Normal knee bursae
Numerous bursae can be encountered around the knee joint and their primary action is to reduce friction between adjacent moving structures, such as tendons, ligaments and bone surfaces [6–9, 35, 36]. From a histological point of view they are synovium-lined structures and are usually collapsed but may often contain a small amount of synovial fluid. Typically are not visible on MRI, unless they are inflamed from various causes (hence the term bursitis) [6–9, 35, 36]. In the following classification, an anatomical location-based scheme (anterior-medial-lateral-posterior) is used for descriptional purposes:
Anterior bursitises
Suprapatellar bursitis
The suprapatellar bursa lies between the quadriceps tendon and the femur. It commonly communicates with the knee joint cavity, unless the suprapatellar plica, a normal embryonic remnant, fails to perforate and involute. In such cases, MRI reveals a focal fluid accumulation anterior to the distal part of femur, separated from the knee joint by a thin intact suprapatellar plica [1, 2, 6–9]. MR signal may be heterogeneous in chronic post-traumatic bursitis and differential diagnosis from pigmented villonodular synovitis (PVNS), haemangioma or synovial sarcoma should be made. Loose bodies and free osteochondral fragments may be present within this bursa, if it communicates with the knee joint (Fig. 14).
Prepatellar bursitis
The prepatellar bursa is located anteriorly, between the patella and the subcutaneous tissues, adjacent to the proximal patellar tendon. Prepatellar bursitis is an inflammation of the prepatellar bursa either due to acute trauma (direct fall on to the knee) or to chronic repetitive microtrauma (housemaid’s knee, carpet-layer’s knee) [6, 8–10]. On MRI prepatellar bursitis presents as a focal fluid collection in all pulse sequences anterior to the patella and the superior part of the patellar tendon. However, inflammatory or haemorrhagic bursitis may present as a more complex, poorly defined, septated collection with heterogeneous signal intensity and internal debris (Fig. 15).

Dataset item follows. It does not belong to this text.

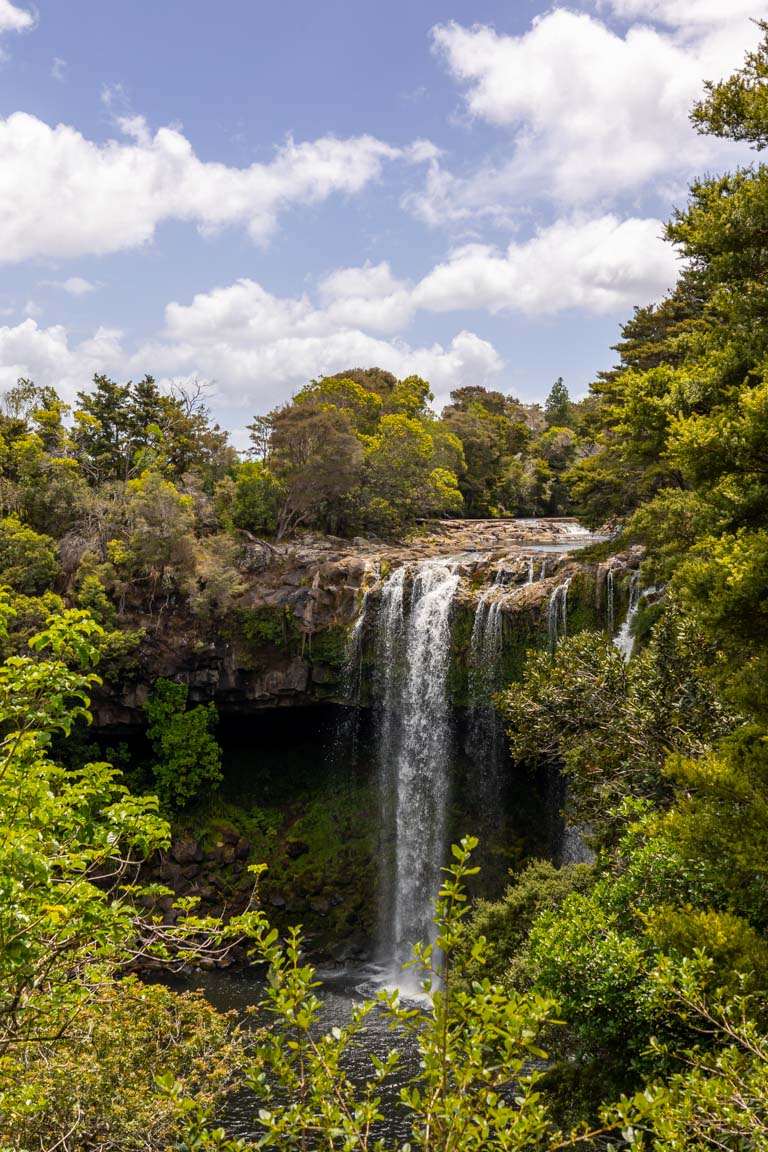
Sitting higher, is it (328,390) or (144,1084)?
(328,390)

Superficial infrapatellar bursitis
The superficial infrapatellar or pretibial bursa is located between the tibial tubercle and the overlying skin. It is an uncommon site for bursitis, but direct trauma or occupational overuse (clergyman’s knee) may result in inflammation and micro-haemorrhage) [1, 2, 6]. The characteristic MRI finding is a focally poorly defined fluid collection anterior to the tibial tubercle.
Deep infrapatellar bursitis
The deep infrapatellar bursa is located between the posterior margin of the distal part of the patellar tendon and the anterior tibia, beneath Hoffa’s fat pad [1, 2, 6, 8, 35]. There is no communication with the knee joint and is usually inflamed in overuse sports injuries, most commonly in runners and jumpers. On MRI a fluid collection is seen between the distal patellar tendon and the tibia. However, a small amount of fluid in the deep infrapatellar bursa may be present in asymptomatic individuals, and for that reason clinical correlation is warranted (Fig. 16).
Medial bursitises
Anserine bursitis (Pes anserinus bursitis)
The anserine bursa lies deep to the pes anserinus, superficial to the tibial insertion of the medial collateral ligament and the medial tibial condyle, and slightly distal to the insertion of the semimembranosus tendon [35–37]. Clinically, anserine bursitis may mimic a medial meniscus tear or injury of the MCL and is more commonly seen as a sports injury in runners [1, 2, 6–9, 35]. Its MR appearance is a homogeneous, ovoid fluid collection in the aforementioned location. The differential diagnosis includes an atypical synovial cyst and a parameniscal cyst, lesions that may also be found in this position. Chronic pes anserinus bursitis is reported more frequently and found in overweight middle-aged to elderly women and in patients with underlying degenerative joint disease or rheumatoid arthritis. Its MRI appearance is less specific. Thickened synovial lining and heterogeneous signal fluid intensity have been reported. The differential diagnosis of chronic pes anserinus bursitis includes PVNS and synovial haemangioma (Fig. 17).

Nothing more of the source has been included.